Ontario Land & Improvement Co. v. Bedford

90 Cal. 181 | Cal. | 1891

De Haven, J.

— There are appeals in this case from a judgment in favor of plaintiff foreclosing a mortgage, from an order refusing defendants’ motion for a new trial, and also from an order of the court denying the motion of defendants to set aside a sale of the mortgaged premises made under an execution in the action.

The mortgage covers separate parcels of land in what is known as Ontario Colony, and contains a provision by which the mortgagees agree to release from the lien of this mortgage those parts, portions, or subdivisions of said' mortgaged premises designated on said plat of said town of Magnolia as fronting on Euclid Avenue, upon the payment to said parties of the sum of $200 for each of said lots; all lots fronting on First, Second, and Third streets, north of D Street, upon the payment to them of $120 for each of said lots; all lots fronting on First, Second, and Third streets, north of D street, upon the payment to them of $140 for each of said lots; all lots fronting on Fourth Street, upon payment to them of $90 for each of said lots; and all lots fronting on Fifth and Sixth streets, and Camper’s Avenue, upon the payment to them of $80 for each of said lots.”

*184The map referred to shows that the town of Magnolia is laid off into streets and blocks, the latter, with the exception of blocks 33 and 25, being subdivided into lots. The lots are of different size, some of the blocks being divided into a greater number of lots than others.

Appellants claim that the unsubdivided blocks, 33 and 25, are lots within the meaning of that part of the mortgage above quoted, and so subject to release, in accordance with its terms.

1. The word “ lot ” may undoubtedly be so used in a conveyance as to mean the entire premises conveyed, whether such premises consist of a farm, or even a block in a city. But the ordinary meaning of this word, when used with reference to town or city property, is a subdivision of a block according to the map or survey of such town or city, and there is nothing upon the face of this mortgage to indicate that it was used in any different sense by the parties thereto. The map of the town of Magnolia is expressly referred to, and for the purpose of construing the mortgage must be deemed a part of it. This map shows that there are town lots fronting upon all the streets named in that part of the mortgage relating to releases; and as these answer or satisfy the description given to the parcels subject to release, the mortgage must be construed as referring to them, and the amount to be paid for the release of each lot refers to a town lot as designated on the map, and not to an entire block. To hold that block 33 is a lot would enable the defendants to secure its release upon payment of the same sum as is provided for the release of the one thirty-second part of the adjoining block 34; and while it would have been competent for the parties to have made such an agreement, the intention to do so is not to be inferred from the use of a word which, in ordinary acceptation, as applied'to town property such as this, conveys a different meaning.

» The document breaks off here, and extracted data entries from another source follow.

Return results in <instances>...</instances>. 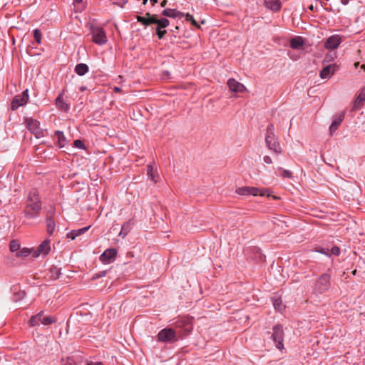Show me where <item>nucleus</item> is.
I'll list each match as a JSON object with an SVG mask.
<instances>
[{
	"mask_svg": "<svg viewBox=\"0 0 365 365\" xmlns=\"http://www.w3.org/2000/svg\"><path fill=\"white\" fill-rule=\"evenodd\" d=\"M41 201L36 190L29 192L24 214L27 219H36L39 217L41 211Z\"/></svg>",
	"mask_w": 365,
	"mask_h": 365,
	"instance_id": "obj_1",
	"label": "nucleus"
},
{
	"mask_svg": "<svg viewBox=\"0 0 365 365\" xmlns=\"http://www.w3.org/2000/svg\"><path fill=\"white\" fill-rule=\"evenodd\" d=\"M136 19L145 26L157 24L156 33L159 39H162L167 33L166 30H162L169 25V21L165 18L158 19L157 15L147 13L145 16H137Z\"/></svg>",
	"mask_w": 365,
	"mask_h": 365,
	"instance_id": "obj_2",
	"label": "nucleus"
},
{
	"mask_svg": "<svg viewBox=\"0 0 365 365\" xmlns=\"http://www.w3.org/2000/svg\"><path fill=\"white\" fill-rule=\"evenodd\" d=\"M331 276L324 273L319 276L314 282L312 292L315 294H321L326 292L331 286Z\"/></svg>",
	"mask_w": 365,
	"mask_h": 365,
	"instance_id": "obj_3",
	"label": "nucleus"
},
{
	"mask_svg": "<svg viewBox=\"0 0 365 365\" xmlns=\"http://www.w3.org/2000/svg\"><path fill=\"white\" fill-rule=\"evenodd\" d=\"M175 329L179 338L188 334L192 330L191 319L187 317L178 319L175 322Z\"/></svg>",
	"mask_w": 365,
	"mask_h": 365,
	"instance_id": "obj_4",
	"label": "nucleus"
},
{
	"mask_svg": "<svg viewBox=\"0 0 365 365\" xmlns=\"http://www.w3.org/2000/svg\"><path fill=\"white\" fill-rule=\"evenodd\" d=\"M235 192L240 195H252V196H264L269 195V190L267 189H259L256 187H240L236 189Z\"/></svg>",
	"mask_w": 365,
	"mask_h": 365,
	"instance_id": "obj_5",
	"label": "nucleus"
},
{
	"mask_svg": "<svg viewBox=\"0 0 365 365\" xmlns=\"http://www.w3.org/2000/svg\"><path fill=\"white\" fill-rule=\"evenodd\" d=\"M179 336L175 329L171 328H165L158 334V340L163 343H172L178 341Z\"/></svg>",
	"mask_w": 365,
	"mask_h": 365,
	"instance_id": "obj_6",
	"label": "nucleus"
},
{
	"mask_svg": "<svg viewBox=\"0 0 365 365\" xmlns=\"http://www.w3.org/2000/svg\"><path fill=\"white\" fill-rule=\"evenodd\" d=\"M272 339L275 344L276 347L279 350H282L284 348V330L280 324H277L272 328Z\"/></svg>",
	"mask_w": 365,
	"mask_h": 365,
	"instance_id": "obj_7",
	"label": "nucleus"
},
{
	"mask_svg": "<svg viewBox=\"0 0 365 365\" xmlns=\"http://www.w3.org/2000/svg\"><path fill=\"white\" fill-rule=\"evenodd\" d=\"M26 124L28 130L35 135L36 138L44 136L43 130L40 128V123L33 118H26Z\"/></svg>",
	"mask_w": 365,
	"mask_h": 365,
	"instance_id": "obj_8",
	"label": "nucleus"
},
{
	"mask_svg": "<svg viewBox=\"0 0 365 365\" xmlns=\"http://www.w3.org/2000/svg\"><path fill=\"white\" fill-rule=\"evenodd\" d=\"M29 98V96L28 89H26L21 94L15 96L11 103V110H15L18 108L26 105Z\"/></svg>",
	"mask_w": 365,
	"mask_h": 365,
	"instance_id": "obj_9",
	"label": "nucleus"
},
{
	"mask_svg": "<svg viewBox=\"0 0 365 365\" xmlns=\"http://www.w3.org/2000/svg\"><path fill=\"white\" fill-rule=\"evenodd\" d=\"M93 41L98 45H103L107 42V36L103 28L96 26L91 28Z\"/></svg>",
	"mask_w": 365,
	"mask_h": 365,
	"instance_id": "obj_10",
	"label": "nucleus"
},
{
	"mask_svg": "<svg viewBox=\"0 0 365 365\" xmlns=\"http://www.w3.org/2000/svg\"><path fill=\"white\" fill-rule=\"evenodd\" d=\"M117 253V250L115 248L107 249L101 255L100 260L105 264H110L115 261Z\"/></svg>",
	"mask_w": 365,
	"mask_h": 365,
	"instance_id": "obj_11",
	"label": "nucleus"
},
{
	"mask_svg": "<svg viewBox=\"0 0 365 365\" xmlns=\"http://www.w3.org/2000/svg\"><path fill=\"white\" fill-rule=\"evenodd\" d=\"M50 242L51 241L48 239L43 241L36 250H34L33 256L37 257L41 255L43 256L48 255L51 250Z\"/></svg>",
	"mask_w": 365,
	"mask_h": 365,
	"instance_id": "obj_12",
	"label": "nucleus"
},
{
	"mask_svg": "<svg viewBox=\"0 0 365 365\" xmlns=\"http://www.w3.org/2000/svg\"><path fill=\"white\" fill-rule=\"evenodd\" d=\"M65 91L66 90L63 89L62 91L58 93L56 99V106L58 110L68 112L70 110V103L64 99Z\"/></svg>",
	"mask_w": 365,
	"mask_h": 365,
	"instance_id": "obj_13",
	"label": "nucleus"
},
{
	"mask_svg": "<svg viewBox=\"0 0 365 365\" xmlns=\"http://www.w3.org/2000/svg\"><path fill=\"white\" fill-rule=\"evenodd\" d=\"M342 38L340 35L336 34L329 36L324 43V47L327 49H336L341 43Z\"/></svg>",
	"mask_w": 365,
	"mask_h": 365,
	"instance_id": "obj_14",
	"label": "nucleus"
},
{
	"mask_svg": "<svg viewBox=\"0 0 365 365\" xmlns=\"http://www.w3.org/2000/svg\"><path fill=\"white\" fill-rule=\"evenodd\" d=\"M338 70V66L336 63L325 66L320 71V77L322 79H329Z\"/></svg>",
	"mask_w": 365,
	"mask_h": 365,
	"instance_id": "obj_15",
	"label": "nucleus"
},
{
	"mask_svg": "<svg viewBox=\"0 0 365 365\" xmlns=\"http://www.w3.org/2000/svg\"><path fill=\"white\" fill-rule=\"evenodd\" d=\"M52 138L59 148H63L67 144V140L64 135L63 132L56 130L52 135Z\"/></svg>",
	"mask_w": 365,
	"mask_h": 365,
	"instance_id": "obj_16",
	"label": "nucleus"
},
{
	"mask_svg": "<svg viewBox=\"0 0 365 365\" xmlns=\"http://www.w3.org/2000/svg\"><path fill=\"white\" fill-rule=\"evenodd\" d=\"M227 86L230 91L235 93H242L246 90L245 86L242 83L235 81L234 78H230L227 81Z\"/></svg>",
	"mask_w": 365,
	"mask_h": 365,
	"instance_id": "obj_17",
	"label": "nucleus"
},
{
	"mask_svg": "<svg viewBox=\"0 0 365 365\" xmlns=\"http://www.w3.org/2000/svg\"><path fill=\"white\" fill-rule=\"evenodd\" d=\"M345 113L344 112L338 114L332 121L329 126V133L332 135L339 128L341 122L344 120Z\"/></svg>",
	"mask_w": 365,
	"mask_h": 365,
	"instance_id": "obj_18",
	"label": "nucleus"
},
{
	"mask_svg": "<svg viewBox=\"0 0 365 365\" xmlns=\"http://www.w3.org/2000/svg\"><path fill=\"white\" fill-rule=\"evenodd\" d=\"M265 143H266L267 148L270 150L273 151L277 155L281 153L282 148H281L279 143L277 141L276 138H274L272 140H268V141H266Z\"/></svg>",
	"mask_w": 365,
	"mask_h": 365,
	"instance_id": "obj_19",
	"label": "nucleus"
},
{
	"mask_svg": "<svg viewBox=\"0 0 365 365\" xmlns=\"http://www.w3.org/2000/svg\"><path fill=\"white\" fill-rule=\"evenodd\" d=\"M264 4L267 8L273 11H279L282 6V4L279 0H264Z\"/></svg>",
	"mask_w": 365,
	"mask_h": 365,
	"instance_id": "obj_20",
	"label": "nucleus"
},
{
	"mask_svg": "<svg viewBox=\"0 0 365 365\" xmlns=\"http://www.w3.org/2000/svg\"><path fill=\"white\" fill-rule=\"evenodd\" d=\"M162 14L165 16H168V17H170V18H182L183 17L184 14L180 12V11H178L175 9H165L163 11Z\"/></svg>",
	"mask_w": 365,
	"mask_h": 365,
	"instance_id": "obj_21",
	"label": "nucleus"
},
{
	"mask_svg": "<svg viewBox=\"0 0 365 365\" xmlns=\"http://www.w3.org/2000/svg\"><path fill=\"white\" fill-rule=\"evenodd\" d=\"M304 42L302 37L297 36L290 39L289 44L292 49H299L304 45Z\"/></svg>",
	"mask_w": 365,
	"mask_h": 365,
	"instance_id": "obj_22",
	"label": "nucleus"
},
{
	"mask_svg": "<svg viewBox=\"0 0 365 365\" xmlns=\"http://www.w3.org/2000/svg\"><path fill=\"white\" fill-rule=\"evenodd\" d=\"M46 231L49 235H52L55 230V221L51 215H47L46 218Z\"/></svg>",
	"mask_w": 365,
	"mask_h": 365,
	"instance_id": "obj_23",
	"label": "nucleus"
},
{
	"mask_svg": "<svg viewBox=\"0 0 365 365\" xmlns=\"http://www.w3.org/2000/svg\"><path fill=\"white\" fill-rule=\"evenodd\" d=\"M132 229V223L131 222L127 221L125 222L121 227V230L119 232L118 235L121 237L122 238H125L126 235L128 234V232Z\"/></svg>",
	"mask_w": 365,
	"mask_h": 365,
	"instance_id": "obj_24",
	"label": "nucleus"
},
{
	"mask_svg": "<svg viewBox=\"0 0 365 365\" xmlns=\"http://www.w3.org/2000/svg\"><path fill=\"white\" fill-rule=\"evenodd\" d=\"M89 228H90V226L85 227H83V228L78 229V230H73L67 234V237L73 240L77 236L83 234Z\"/></svg>",
	"mask_w": 365,
	"mask_h": 365,
	"instance_id": "obj_25",
	"label": "nucleus"
},
{
	"mask_svg": "<svg viewBox=\"0 0 365 365\" xmlns=\"http://www.w3.org/2000/svg\"><path fill=\"white\" fill-rule=\"evenodd\" d=\"M273 306L275 310L278 312H282L285 308V306L282 303V301L279 297H273L272 298Z\"/></svg>",
	"mask_w": 365,
	"mask_h": 365,
	"instance_id": "obj_26",
	"label": "nucleus"
},
{
	"mask_svg": "<svg viewBox=\"0 0 365 365\" xmlns=\"http://www.w3.org/2000/svg\"><path fill=\"white\" fill-rule=\"evenodd\" d=\"M365 101V86L361 90L354 101V107L359 108L363 105Z\"/></svg>",
	"mask_w": 365,
	"mask_h": 365,
	"instance_id": "obj_27",
	"label": "nucleus"
},
{
	"mask_svg": "<svg viewBox=\"0 0 365 365\" xmlns=\"http://www.w3.org/2000/svg\"><path fill=\"white\" fill-rule=\"evenodd\" d=\"M88 66L86 63H78L75 67V72L78 76H83L88 72Z\"/></svg>",
	"mask_w": 365,
	"mask_h": 365,
	"instance_id": "obj_28",
	"label": "nucleus"
},
{
	"mask_svg": "<svg viewBox=\"0 0 365 365\" xmlns=\"http://www.w3.org/2000/svg\"><path fill=\"white\" fill-rule=\"evenodd\" d=\"M274 138H275L274 127L272 123H269L266 130L265 142L272 140Z\"/></svg>",
	"mask_w": 365,
	"mask_h": 365,
	"instance_id": "obj_29",
	"label": "nucleus"
},
{
	"mask_svg": "<svg viewBox=\"0 0 365 365\" xmlns=\"http://www.w3.org/2000/svg\"><path fill=\"white\" fill-rule=\"evenodd\" d=\"M43 314V312L41 311L36 315L32 316L29 320L30 325L31 327L38 325L39 322H41Z\"/></svg>",
	"mask_w": 365,
	"mask_h": 365,
	"instance_id": "obj_30",
	"label": "nucleus"
},
{
	"mask_svg": "<svg viewBox=\"0 0 365 365\" xmlns=\"http://www.w3.org/2000/svg\"><path fill=\"white\" fill-rule=\"evenodd\" d=\"M61 274V269L57 267L53 266L49 269V276L53 280L57 279Z\"/></svg>",
	"mask_w": 365,
	"mask_h": 365,
	"instance_id": "obj_31",
	"label": "nucleus"
},
{
	"mask_svg": "<svg viewBox=\"0 0 365 365\" xmlns=\"http://www.w3.org/2000/svg\"><path fill=\"white\" fill-rule=\"evenodd\" d=\"M147 175L153 182H157V180H155V176L153 173V168L151 165H149L147 167Z\"/></svg>",
	"mask_w": 365,
	"mask_h": 365,
	"instance_id": "obj_32",
	"label": "nucleus"
},
{
	"mask_svg": "<svg viewBox=\"0 0 365 365\" xmlns=\"http://www.w3.org/2000/svg\"><path fill=\"white\" fill-rule=\"evenodd\" d=\"M9 248H10L11 252H15L20 250V245L18 242H16L15 240H12L10 242Z\"/></svg>",
	"mask_w": 365,
	"mask_h": 365,
	"instance_id": "obj_33",
	"label": "nucleus"
},
{
	"mask_svg": "<svg viewBox=\"0 0 365 365\" xmlns=\"http://www.w3.org/2000/svg\"><path fill=\"white\" fill-rule=\"evenodd\" d=\"M279 170L281 171V176L283 178H292V173L289 170H284L281 168H279Z\"/></svg>",
	"mask_w": 365,
	"mask_h": 365,
	"instance_id": "obj_34",
	"label": "nucleus"
},
{
	"mask_svg": "<svg viewBox=\"0 0 365 365\" xmlns=\"http://www.w3.org/2000/svg\"><path fill=\"white\" fill-rule=\"evenodd\" d=\"M53 322H55V319L53 317H50V316L44 317L41 319V323L43 325H49V324H51Z\"/></svg>",
	"mask_w": 365,
	"mask_h": 365,
	"instance_id": "obj_35",
	"label": "nucleus"
},
{
	"mask_svg": "<svg viewBox=\"0 0 365 365\" xmlns=\"http://www.w3.org/2000/svg\"><path fill=\"white\" fill-rule=\"evenodd\" d=\"M34 37L36 40V41L40 44L41 41V32L40 30L36 29L34 30Z\"/></svg>",
	"mask_w": 365,
	"mask_h": 365,
	"instance_id": "obj_36",
	"label": "nucleus"
},
{
	"mask_svg": "<svg viewBox=\"0 0 365 365\" xmlns=\"http://www.w3.org/2000/svg\"><path fill=\"white\" fill-rule=\"evenodd\" d=\"M31 250L27 248H24L16 254L17 257H27L31 254Z\"/></svg>",
	"mask_w": 365,
	"mask_h": 365,
	"instance_id": "obj_37",
	"label": "nucleus"
},
{
	"mask_svg": "<svg viewBox=\"0 0 365 365\" xmlns=\"http://www.w3.org/2000/svg\"><path fill=\"white\" fill-rule=\"evenodd\" d=\"M185 19L186 21H190L191 24L197 27H199L197 21L195 20L194 17L192 15L190 14H187L186 16H185Z\"/></svg>",
	"mask_w": 365,
	"mask_h": 365,
	"instance_id": "obj_38",
	"label": "nucleus"
},
{
	"mask_svg": "<svg viewBox=\"0 0 365 365\" xmlns=\"http://www.w3.org/2000/svg\"><path fill=\"white\" fill-rule=\"evenodd\" d=\"M317 252H319L321 254H323L326 256L330 257L331 254L329 252V250L327 248H318L315 250Z\"/></svg>",
	"mask_w": 365,
	"mask_h": 365,
	"instance_id": "obj_39",
	"label": "nucleus"
},
{
	"mask_svg": "<svg viewBox=\"0 0 365 365\" xmlns=\"http://www.w3.org/2000/svg\"><path fill=\"white\" fill-rule=\"evenodd\" d=\"M73 145L76 148L78 149H84L85 145L82 140H75L73 142Z\"/></svg>",
	"mask_w": 365,
	"mask_h": 365,
	"instance_id": "obj_40",
	"label": "nucleus"
},
{
	"mask_svg": "<svg viewBox=\"0 0 365 365\" xmlns=\"http://www.w3.org/2000/svg\"><path fill=\"white\" fill-rule=\"evenodd\" d=\"M329 252L333 255L338 256L340 255V249L337 246H334L330 250Z\"/></svg>",
	"mask_w": 365,
	"mask_h": 365,
	"instance_id": "obj_41",
	"label": "nucleus"
},
{
	"mask_svg": "<svg viewBox=\"0 0 365 365\" xmlns=\"http://www.w3.org/2000/svg\"><path fill=\"white\" fill-rule=\"evenodd\" d=\"M25 297V292L20 291L14 294V299L16 301L21 300Z\"/></svg>",
	"mask_w": 365,
	"mask_h": 365,
	"instance_id": "obj_42",
	"label": "nucleus"
},
{
	"mask_svg": "<svg viewBox=\"0 0 365 365\" xmlns=\"http://www.w3.org/2000/svg\"><path fill=\"white\" fill-rule=\"evenodd\" d=\"M128 3L127 0H113V4L117 5L121 8Z\"/></svg>",
	"mask_w": 365,
	"mask_h": 365,
	"instance_id": "obj_43",
	"label": "nucleus"
},
{
	"mask_svg": "<svg viewBox=\"0 0 365 365\" xmlns=\"http://www.w3.org/2000/svg\"><path fill=\"white\" fill-rule=\"evenodd\" d=\"M106 271H101V272H99L95 274L93 276V279H98V278L106 276Z\"/></svg>",
	"mask_w": 365,
	"mask_h": 365,
	"instance_id": "obj_44",
	"label": "nucleus"
},
{
	"mask_svg": "<svg viewBox=\"0 0 365 365\" xmlns=\"http://www.w3.org/2000/svg\"><path fill=\"white\" fill-rule=\"evenodd\" d=\"M263 161L266 164H272V158L268 155L264 156Z\"/></svg>",
	"mask_w": 365,
	"mask_h": 365,
	"instance_id": "obj_45",
	"label": "nucleus"
},
{
	"mask_svg": "<svg viewBox=\"0 0 365 365\" xmlns=\"http://www.w3.org/2000/svg\"><path fill=\"white\" fill-rule=\"evenodd\" d=\"M55 214V210L54 208L51 207L48 211V213H47V215H51V217L53 218V215Z\"/></svg>",
	"mask_w": 365,
	"mask_h": 365,
	"instance_id": "obj_46",
	"label": "nucleus"
},
{
	"mask_svg": "<svg viewBox=\"0 0 365 365\" xmlns=\"http://www.w3.org/2000/svg\"><path fill=\"white\" fill-rule=\"evenodd\" d=\"M87 365H103V364L101 362H91L88 363Z\"/></svg>",
	"mask_w": 365,
	"mask_h": 365,
	"instance_id": "obj_47",
	"label": "nucleus"
},
{
	"mask_svg": "<svg viewBox=\"0 0 365 365\" xmlns=\"http://www.w3.org/2000/svg\"><path fill=\"white\" fill-rule=\"evenodd\" d=\"M114 91L116 93H119L121 91V88L120 87L115 86L113 88Z\"/></svg>",
	"mask_w": 365,
	"mask_h": 365,
	"instance_id": "obj_48",
	"label": "nucleus"
},
{
	"mask_svg": "<svg viewBox=\"0 0 365 365\" xmlns=\"http://www.w3.org/2000/svg\"><path fill=\"white\" fill-rule=\"evenodd\" d=\"M86 89H87V88H86V86H81V87L79 88V90H80L81 92L85 91Z\"/></svg>",
	"mask_w": 365,
	"mask_h": 365,
	"instance_id": "obj_49",
	"label": "nucleus"
},
{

2. The judgment in this case did not mention the *185particular manner or order in which the several parcels of the mortgaged property should he sold.

The record shows that the attorneys for the defendants directed the officer making the sale to sell the lots separately, and also the order in which they should be sold. These directions were disregarded, and the defendants subsequently moved the court to set aside the sale because of the failure of the officer to follow such instructions. The motion was denied. This ruling of the court was erroneous. The process under which the judgment in this class of cases is enforced if provided for in section 684 of the Code of Civil Procedure, and the subsequent section, 694, which is a part of the same chapter, dealing with the general subject of the execution of judgments, is applicable to sales of real property under judgments of foreclosure; and when, as in this case, the judgment is silent as to the manner or order in which the separate parcels shall be sold, the judgment debtor has the right to require that separate lots or parcels shall be sold separately, and may also direct the order in which they shall be sold.

The Practice Act, in force prior to the adoption of the Code of Civil Procedure, contained a chapter relating to the execution of judgments in civil cases, substantially the same as the one upon the same subject in the Code of Civil Procedure, and in the case of Leviston v. Swan, 33 Cal. 480, it was held that a decree of foreclosure need not contain any special directions as to the mode or place of sale, because such matters are regulated by law, and that by virtue of process to enforce such a judgment the sheriff is required “to sell the mortgaged property in the mode and manner and at the place designated in the Practice Act for the sale of real estate under judicial process, and make a return of his proceedings, as in the case of an execution upon a money judgment.”

Judgment and order denying motion for new trial affirmed. The order refusing to set aside the sale of *186the property directed by the judgment to be sold is reversed.

McFarland, J., Paterson, J., Harrison, J., and Garoutte, J., concurred.